If you have gotten yourself into that correct mindset, read on, you lazy bastards.
The Virtue of the Good Programmer - Impatience
Why is impatience "good", while laziness is merely "adequate"? Because automating tasks is only the first step. Having your solution work is the minimum acceptable outcome. That makes you adequate. In order to ascend to the next level, in order to be considered "good", your code should not just work.Work harder, slave! |
Impatience drives the programmer to further improve his work. The code does not merely run; it has to fly. It cannot only solve that problem; it must solve that problem in spectacular fashion. The impatient programmer always wants more out of his code. Impatience is what you have when you work tirelessly for several nights in a row just to shave off a few milliseconds from the execution time of your code. It's personified by the developer who relentlessly idiot-proofs his system so that all user input is validated and in some cases, even anticipated.
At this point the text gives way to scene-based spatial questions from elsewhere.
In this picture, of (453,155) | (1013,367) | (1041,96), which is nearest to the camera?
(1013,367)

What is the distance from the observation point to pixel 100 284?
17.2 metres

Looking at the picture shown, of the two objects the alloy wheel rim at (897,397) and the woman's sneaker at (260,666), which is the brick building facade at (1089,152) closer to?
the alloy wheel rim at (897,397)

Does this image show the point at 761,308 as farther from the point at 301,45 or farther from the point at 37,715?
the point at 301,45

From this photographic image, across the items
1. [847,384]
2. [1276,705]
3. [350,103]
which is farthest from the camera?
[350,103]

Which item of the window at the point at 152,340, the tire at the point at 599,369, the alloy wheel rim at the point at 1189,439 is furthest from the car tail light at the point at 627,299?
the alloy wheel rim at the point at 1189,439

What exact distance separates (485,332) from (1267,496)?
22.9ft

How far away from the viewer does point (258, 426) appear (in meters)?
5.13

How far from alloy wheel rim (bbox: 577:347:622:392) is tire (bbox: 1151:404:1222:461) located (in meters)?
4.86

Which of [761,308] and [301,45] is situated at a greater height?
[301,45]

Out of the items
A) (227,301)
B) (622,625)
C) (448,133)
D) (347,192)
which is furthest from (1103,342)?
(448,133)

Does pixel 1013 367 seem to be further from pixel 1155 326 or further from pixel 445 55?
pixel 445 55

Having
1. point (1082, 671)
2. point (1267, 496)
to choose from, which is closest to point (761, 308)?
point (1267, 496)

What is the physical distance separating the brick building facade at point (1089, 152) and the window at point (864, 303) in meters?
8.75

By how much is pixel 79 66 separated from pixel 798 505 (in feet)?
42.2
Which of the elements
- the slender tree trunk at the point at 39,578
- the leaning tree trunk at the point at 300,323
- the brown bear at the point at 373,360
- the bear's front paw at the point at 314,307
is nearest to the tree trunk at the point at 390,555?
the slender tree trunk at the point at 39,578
There's a great deal of irony in the fact that in order to exercise impatience where his work is concerned, the programmer has to very patiently improve on his solution.
How not to be Impatient
Testing the solution is often a very tedious process. In order to be done properly, multiple scenarios and edge cases have to be drawn up. Every moving part in the code is a new potential point of failure. Is it any wonder that some people make their living on testing alone? Because not every programmer can do it. Of course, there are those who are so impatient that testing is a waste of time for them. Take note; that is the wrong way to be impatient. In fact, that isn't even being impatient - just stupid.The wrong brand of impatience can also cause developers to cut corners during the development process - not in terms of quality, but in terms of communication. There have been times during my career where things were moving too slowly for my liking - I badgered colleagues for specifications, took things into my own hands and generally jumped the gun. This resulted in systems that sometimes did not function as expected, and sometimes deviated wildly from user expectation. My mistake was not taking the extra time to check with the users that I had understood their intentions correctly. This resulted in work they couldn't use, and a waste of company time. Sure, I leveled up in the process. Sure, I had fun doing it. But the company wasn't paying me to level up, or entertain myself on their time. It was paying me to get work done. And on that count, I failed. An employer once described me as a race car achieving great speed, but in the wrong direction. That wasn't a compliment.
It probably should also go without saying that the wrong brand of impatience can hurt a programmer who gives up too easily. Things rarely make sense right away, and if a problem isn't yielding a solution right away, approach from another angle. Time spent on understanding something is rarely time wasted.